Error distribution of D-SRGAN on testing dataset

Figure 7 visualizes the example DEMs from the testing dataset which are generated with D-SRGAN, bicubic interpolation in order to show the strength and weaknesses of GAN based model. D-SRGAN is capable of regeneration of DEMs with 4 × higher resolution under the promising deviation. According to Fig. 6, %78 of all values fall within plus or minus one standard deviation from the mean which shows the stability of our model. As seen from the figure that D-SRGAN is struggling to capture finer details of DEMs. In image super-resolution, MSE based solutions have a tendency to miss high-frequency content and produce more smooth results in which similar effects can be found in GAN-based model [27]. However, D-SRGAN still outperforms other methods in similar conditions.

Fig. 7
figure 7

Example SR results from D-SRGAN and bicubic

Alongside the investigation of D-SRGAN performance on the dataset for generating 3 feet DEMs from 50 feet DEMs, its effectiveness on different resolution DEMs is also examined. For this purpose, four different DEMs are created from 3 and 50 feet DEMs. Two of these DEMs were created from 3 feet DEM to 100 and 25 feet DEMs and the other two were created from 50 feet DEM to 100 and 25 feet DEMs using bicubic interpolation to present an assessment on D-SRGAN performance with different DEM resolutions. In the new experiment, the model’s blocks are updated to be consistent with the input–output pairs. To speed up the training phase, some weights of D-SRGAN model trained for 50 to 3 feet DEMs are transferred to new models. According to experiment results, D-SRGAN outperforms two classical interpolation methods on generating 3 feet DEMs from 25 and 100 feet DEMs as it does in the previous experiment. Tables 3 and 4 shows the performance comparison of proposed model and other methods as MSE in meters. Since the data for 25 and 100 feet DEMs are interpolated, and the goal is to get an insight for D-SRGAN performance on different DEM resolutions, results are only compared with classical methods. Based on the overall results, it can be concluded that D-SRGAN can provide promising results for different DEM resolutions.
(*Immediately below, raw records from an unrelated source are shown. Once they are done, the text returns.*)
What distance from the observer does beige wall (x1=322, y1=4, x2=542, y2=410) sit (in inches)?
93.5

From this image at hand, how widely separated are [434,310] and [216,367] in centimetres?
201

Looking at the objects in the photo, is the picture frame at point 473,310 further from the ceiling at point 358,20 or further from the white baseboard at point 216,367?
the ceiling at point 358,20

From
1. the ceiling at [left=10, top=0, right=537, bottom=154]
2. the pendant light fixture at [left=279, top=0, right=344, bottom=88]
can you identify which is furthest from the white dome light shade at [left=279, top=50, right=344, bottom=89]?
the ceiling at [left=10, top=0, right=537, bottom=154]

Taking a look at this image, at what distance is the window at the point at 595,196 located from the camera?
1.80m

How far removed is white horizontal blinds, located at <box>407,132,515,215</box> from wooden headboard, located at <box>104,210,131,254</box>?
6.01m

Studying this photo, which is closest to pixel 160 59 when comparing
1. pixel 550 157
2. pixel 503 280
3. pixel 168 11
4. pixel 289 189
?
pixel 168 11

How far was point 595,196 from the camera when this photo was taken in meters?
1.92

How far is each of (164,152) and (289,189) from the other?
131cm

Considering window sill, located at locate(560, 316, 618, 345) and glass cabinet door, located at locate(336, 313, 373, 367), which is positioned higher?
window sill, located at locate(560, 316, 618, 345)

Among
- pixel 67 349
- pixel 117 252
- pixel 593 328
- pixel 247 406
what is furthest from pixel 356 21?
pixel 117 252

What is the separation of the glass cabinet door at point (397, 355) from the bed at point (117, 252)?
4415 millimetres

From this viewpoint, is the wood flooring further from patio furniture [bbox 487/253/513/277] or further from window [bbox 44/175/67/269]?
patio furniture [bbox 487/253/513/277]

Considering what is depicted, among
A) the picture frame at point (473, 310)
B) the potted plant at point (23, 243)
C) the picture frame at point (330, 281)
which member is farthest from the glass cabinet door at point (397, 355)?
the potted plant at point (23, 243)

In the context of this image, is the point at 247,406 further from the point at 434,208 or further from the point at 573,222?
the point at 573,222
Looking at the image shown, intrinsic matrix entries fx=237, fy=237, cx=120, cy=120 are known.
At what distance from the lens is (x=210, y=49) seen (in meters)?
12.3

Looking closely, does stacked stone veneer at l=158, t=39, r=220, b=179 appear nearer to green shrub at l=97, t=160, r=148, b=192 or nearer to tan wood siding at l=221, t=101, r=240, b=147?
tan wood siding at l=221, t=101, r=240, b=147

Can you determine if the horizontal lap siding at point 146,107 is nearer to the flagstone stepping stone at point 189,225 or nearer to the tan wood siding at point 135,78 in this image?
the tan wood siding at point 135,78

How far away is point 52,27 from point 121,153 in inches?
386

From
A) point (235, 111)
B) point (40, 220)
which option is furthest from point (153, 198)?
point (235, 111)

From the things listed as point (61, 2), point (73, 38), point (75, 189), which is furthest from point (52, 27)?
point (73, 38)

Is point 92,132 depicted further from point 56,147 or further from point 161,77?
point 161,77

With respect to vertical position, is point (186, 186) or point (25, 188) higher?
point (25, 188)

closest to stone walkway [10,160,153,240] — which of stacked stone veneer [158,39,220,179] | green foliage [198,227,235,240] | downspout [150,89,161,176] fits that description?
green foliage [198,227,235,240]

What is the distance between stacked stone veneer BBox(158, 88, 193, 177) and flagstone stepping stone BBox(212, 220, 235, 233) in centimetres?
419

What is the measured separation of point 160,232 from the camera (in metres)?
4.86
Table 3 Performance comparison of D-SRGAN and other methods as MSE in meters where the dataset (25 and 100 feet) obtained from 3 feet DEMs used to estimate 3 feet DEM
Table 4 Performance comparison of D-SRGAN and other methods as MSE in meters where the dataset (25 and 100 feet) obtained from 50 feet DEMs used to estimate 3 feet DEM

In addition to previous results, slope analysis provides valuable insights regarding the performance of methods in different terrains. The slope is a common parameter that is used in various applications in environmental sciences via DEMs [64, 65]. For each elevation value of a DEM, the slope is calculated with the average maximum technique proposed by Burrough et al. [66] based on a 3 × 3 cells around the value cell. As the slope value changes from lower to greater, the terrain goes from flatter to steeper. Figure 8 shows the slope imagery of the test set for generating 3 feet DEMs from 50 feet DEMs as well as the error distribution over slope values which are normalized into [0, 1]. As seen below, D-SRGAN performs better results on flatter terrain than steeper terrain.

Fig. 8
figure 8

The slope analysis of D-SRGAN on test set

Conclusions

In this study, a generative adversarial network, D-SRGAN, is proposed. GAN based model aims to convert low-resolution DEMs into high-resolution ones without needing additional information. The experiment outcomes show that GAN based model produces promising results while constructing 3 feet high-resolution DEMs from 50 feet low-resolution DEMs. Despite the overall success, the models could not perform evenly over the terrains. They produce more realistic examples in flatter terrains than stepper terrains. As a future work, this problem can be overcome by using different metrics in the training phase of the generator such as slope. In addition to using different losses, working on variational autoencoders (VAEs) [67] to find better architecture to minimize the slope errors between flatter and steeper terrains can be studied. Also, investigating the effects of the generated high-resolution DEMs in different tasks with comparing the results with real high-resolution DEMs is a potential open question.